Some examples:

MySQL and PostgreSQL in C++: learning curve is long, hard to write good quality code for newbies;

Presto in Java: GC of java is a "nightmare", hard to have subtle memory management;

TiDB in Go: similar challenges to Presto/java of memory management;

TiKV in Rust: seems a good one but Rust itself is not as popular as other languages. Plus, some drama occurred with Rust core team last year...

One of the founder of TiDB/TiKV here from PingCAP (https://pingcap.com)

I have been thinking about this problem with my peers when I started to build TiDB (https://github.com/pingcap/tidb) seven years ago. At that time, nearly all of us were familiar with Go language, so we decided to use Go to build the SQL layer of TiDB. Thanks to Go, we could develop TiDB very quickly and released the first MVP in half a year. I remembered clearly the sense when we ran TPC-C successfully, although the TPMC was just 1 at that time, this was a good start for us.

But Go had some problems, e.g. the GC was not good before, the fair scheduling might cause some latency problem, or data racing may happen sometimes. So when we decided to build a distributed storage (aha, TiKV (https://githbu.com/tikv/tikv), we wanted use another language to guarantee safety. I really admire our courage - we chose Rust which was just released 1.0 and missed lots of libraries at that time. Now it seems that this is an awesome choice, TiKV has been graduated from CNCF, and been used as building block not only for TiDB, but also for other distributed systems. Thanks Rust.

Assigned task A => Write out the passage of the text on TiDB and TiKV starting at "Presto in Java: GC" and ending at "from PingCAP (https://pingcap.com)".
Assigned task B => According to the text on TiDB and TiKV, how long did it take to release the first MVP of TiDB?
The data below has no connection to the text on TiDB and TiKV.

Data listing =>
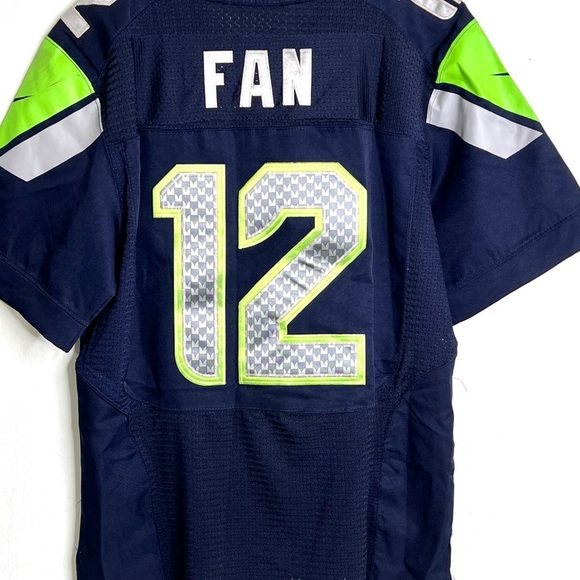 NFL SEATTLE SEAHAWKS FAN GEAR #12 JERSEY   #119 - Picture 2 of 8
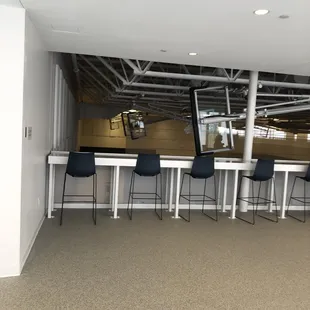 Lots of seating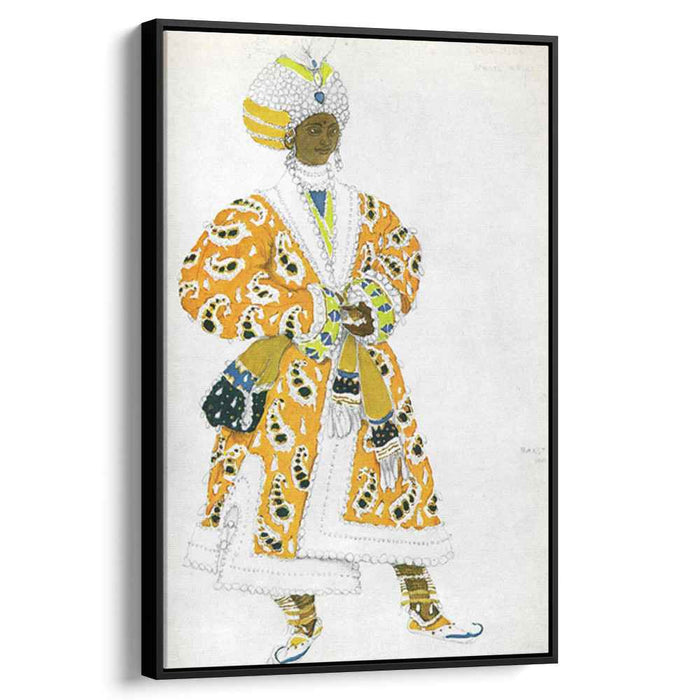 Le dieu bleu a young rajah (1911) by Leon Bakst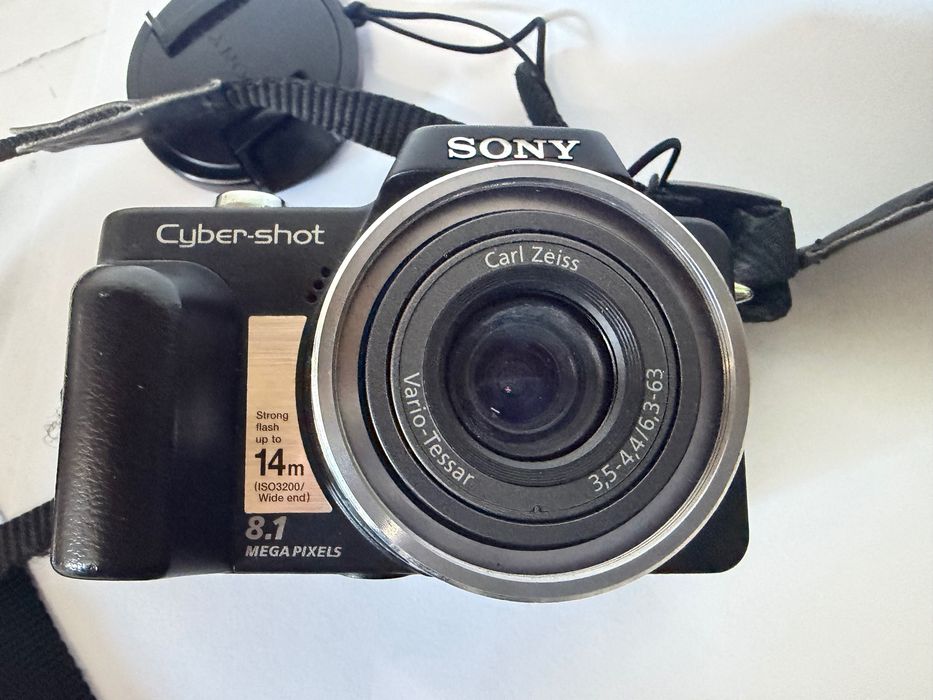 sony dsc h3 - купить цифровые фотоаппараты - Цена на OLX.ua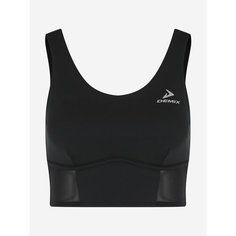 Топ Demix W D Fitness GYM corset, размер 46, черный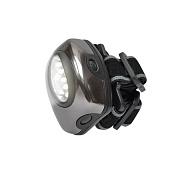 Фонарь налобный S-HL010-C Gun Metal Стандарт «Bright eyes — comfort max» TM 03211 Uniel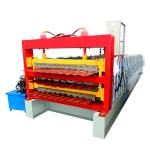 Colored Steel Wall Roof Roll Forming Machine Galvanized Aluminum Corrugated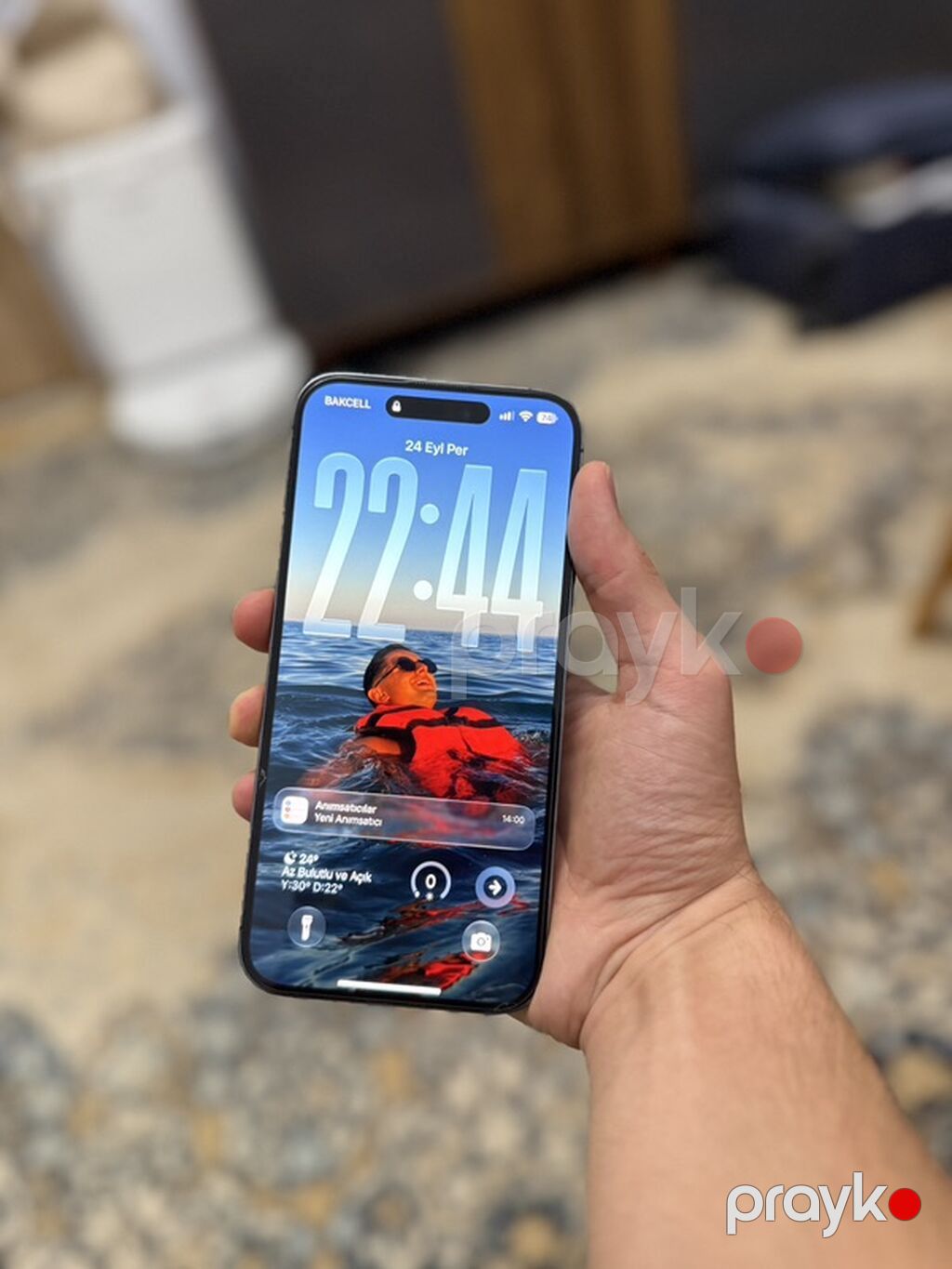 IPhone 14 Pro, Deep Purple, Face ID — Apple iPhone, Bakı (5)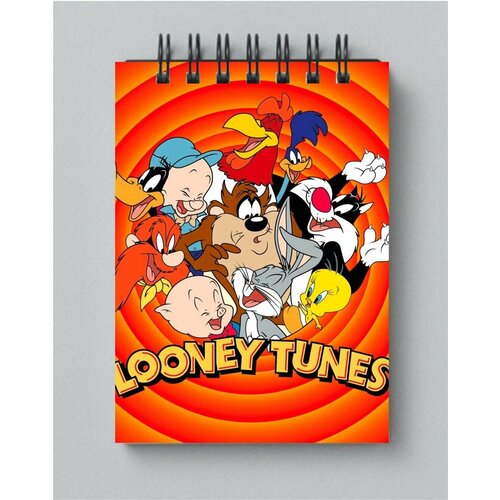 Блокнот Looney Tunes - Безумные Мотивы № 4 тетрадь looney tunes безумные мотивы 21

Task answer A =>
Presto in Java: GC of java is a "nightmare", hard to have subtle memory management;

TiDB in Go: similar challenges to Presto/java of memory management;

TiKV in Rust: seems a good one but Rust itself is not as popular as other languages. Plus, some drama occurred with Rust core team last year...

One of the founder of TiDB/TiKV here from PingCAP (https://pingcap.com)

Task answer B => Half a year.